-------- DATA SHOWN
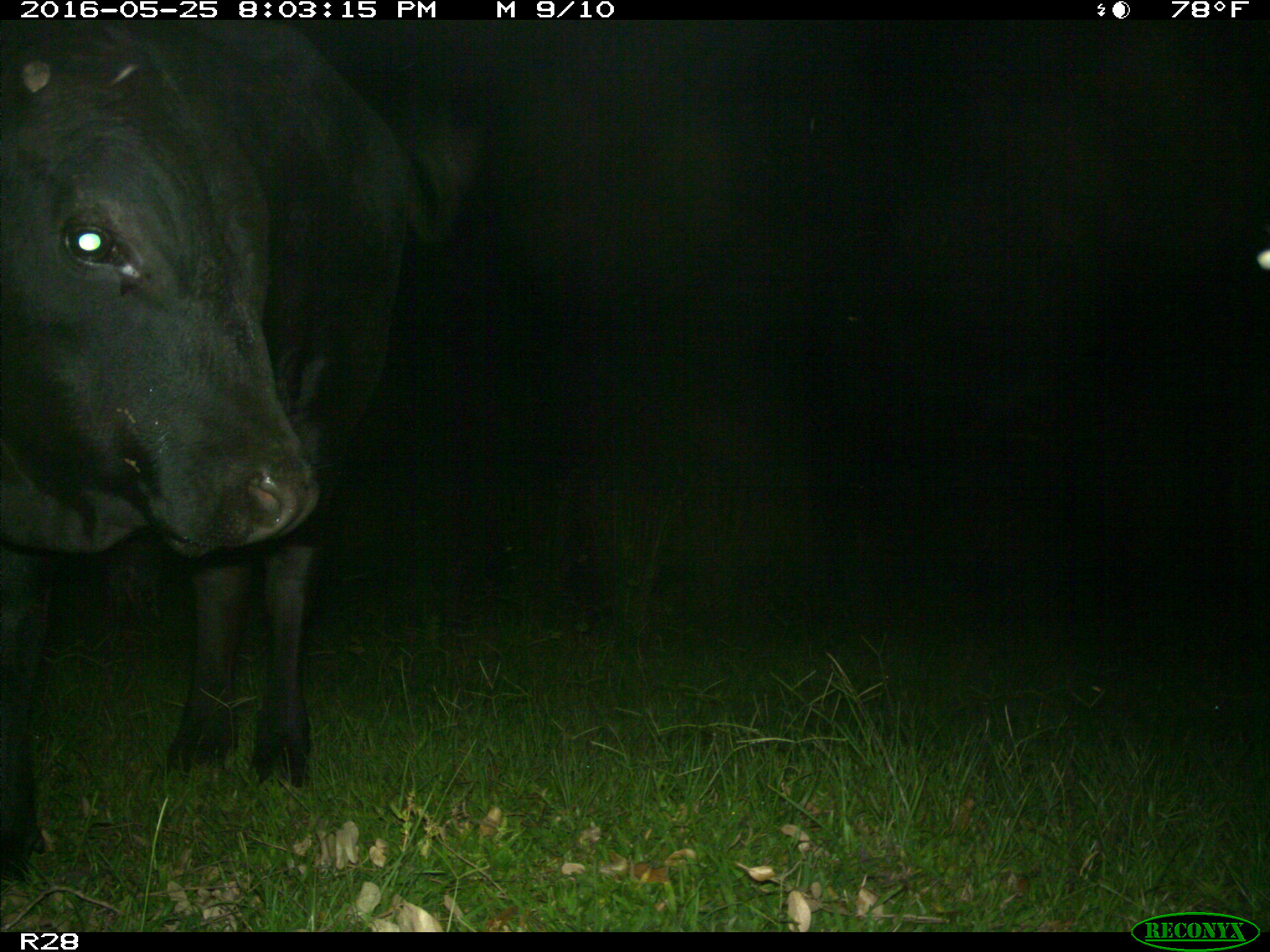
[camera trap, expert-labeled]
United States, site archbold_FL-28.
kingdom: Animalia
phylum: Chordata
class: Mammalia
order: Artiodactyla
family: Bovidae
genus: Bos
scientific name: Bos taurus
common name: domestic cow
----------------
-------- DATA SHOWN
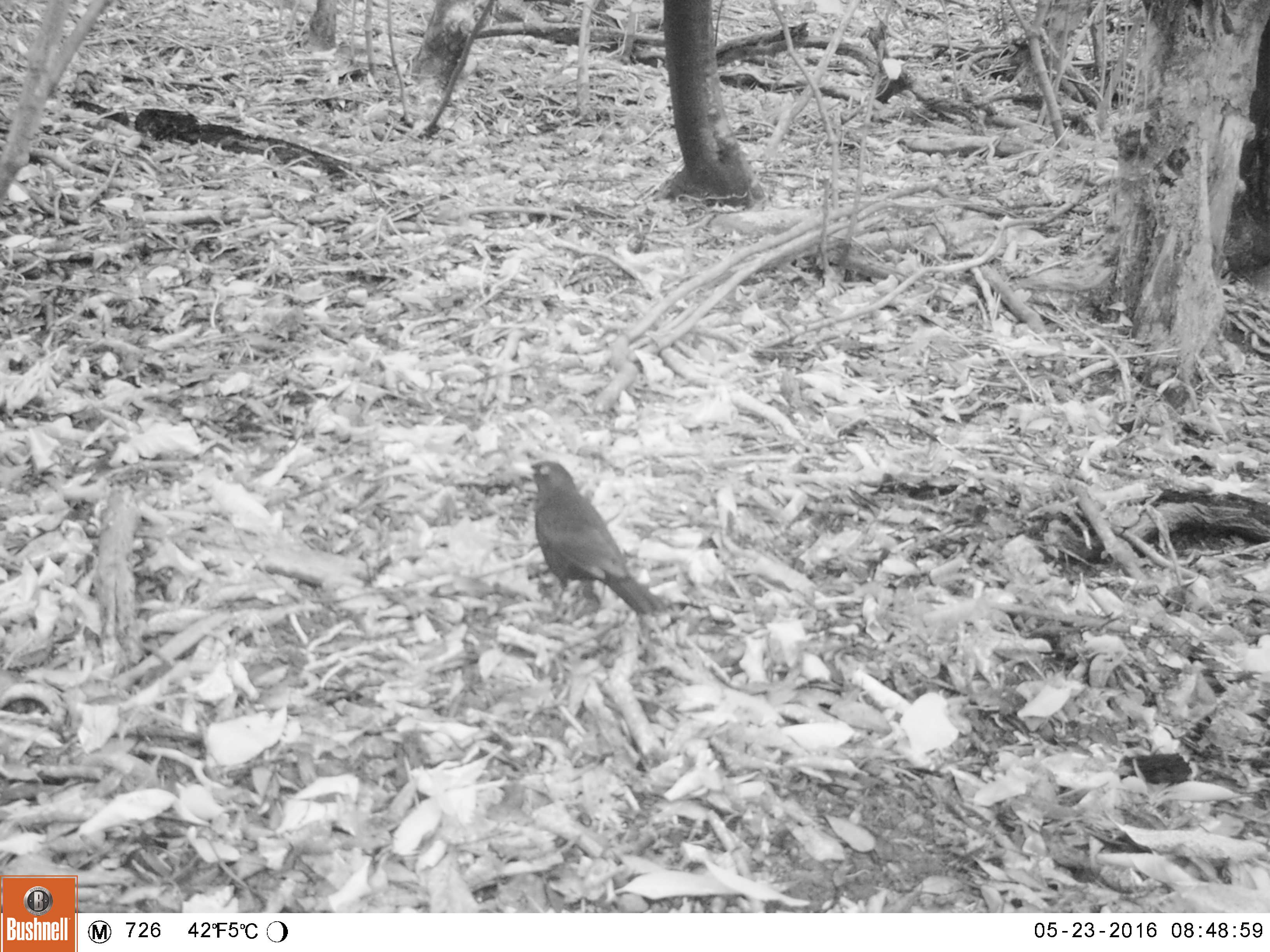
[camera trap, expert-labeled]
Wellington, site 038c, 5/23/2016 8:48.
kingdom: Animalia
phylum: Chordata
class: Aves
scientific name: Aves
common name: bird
----------------
-------- DATA SHOWN
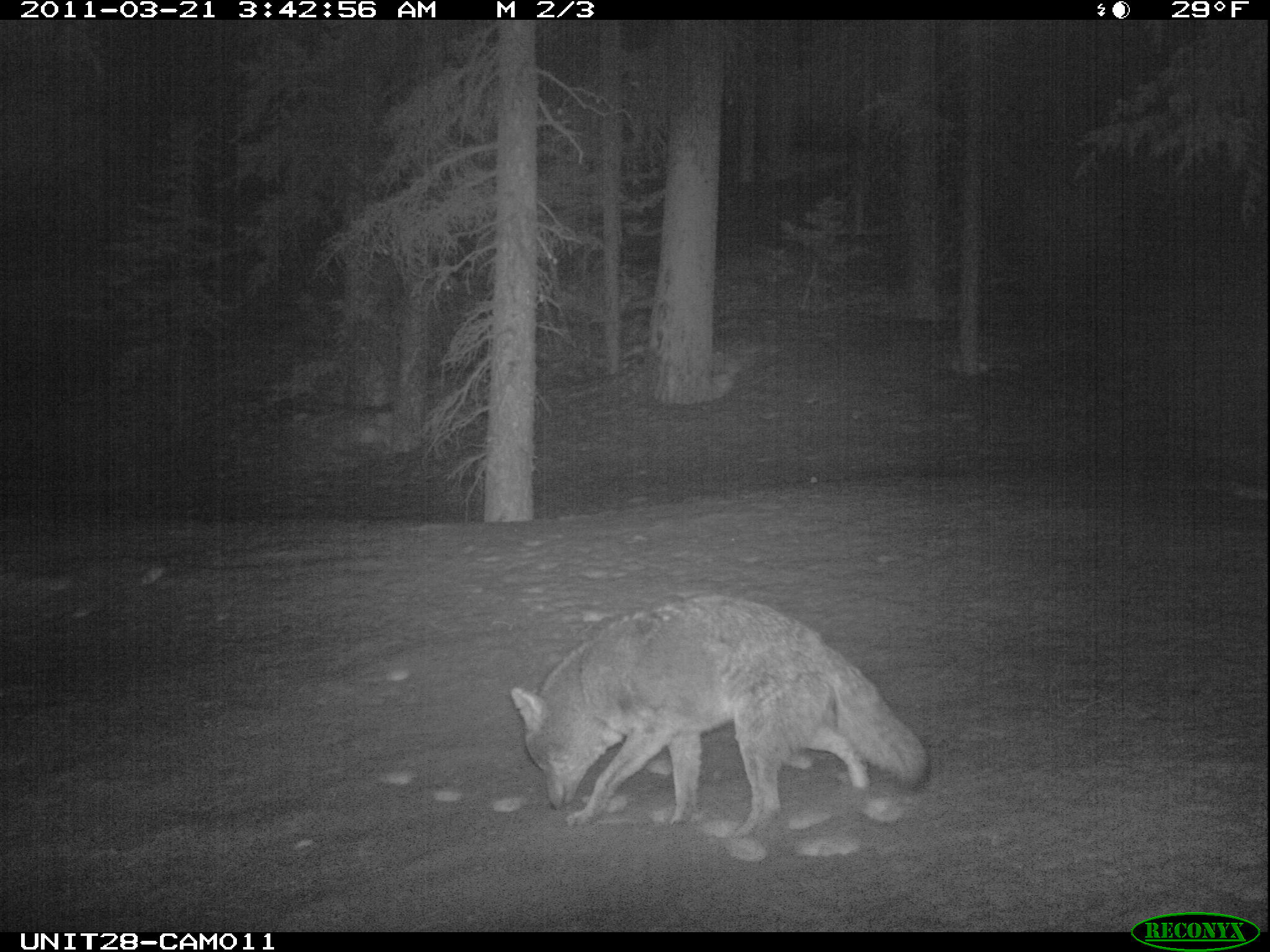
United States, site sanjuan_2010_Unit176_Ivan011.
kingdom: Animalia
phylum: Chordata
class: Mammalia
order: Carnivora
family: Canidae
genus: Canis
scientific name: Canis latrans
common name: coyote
----------------
**TASK INSTRUCTIONS**
Above are the records; from them, give again exactly the lines from the one containing "order: Carnivora" to the one containing "common name: coyote", both lines included, and nothing more.

**RESULT**
order: Carnivora
family: Canidae
genus: Canis
scientific name: Canis latrans
common name: coyote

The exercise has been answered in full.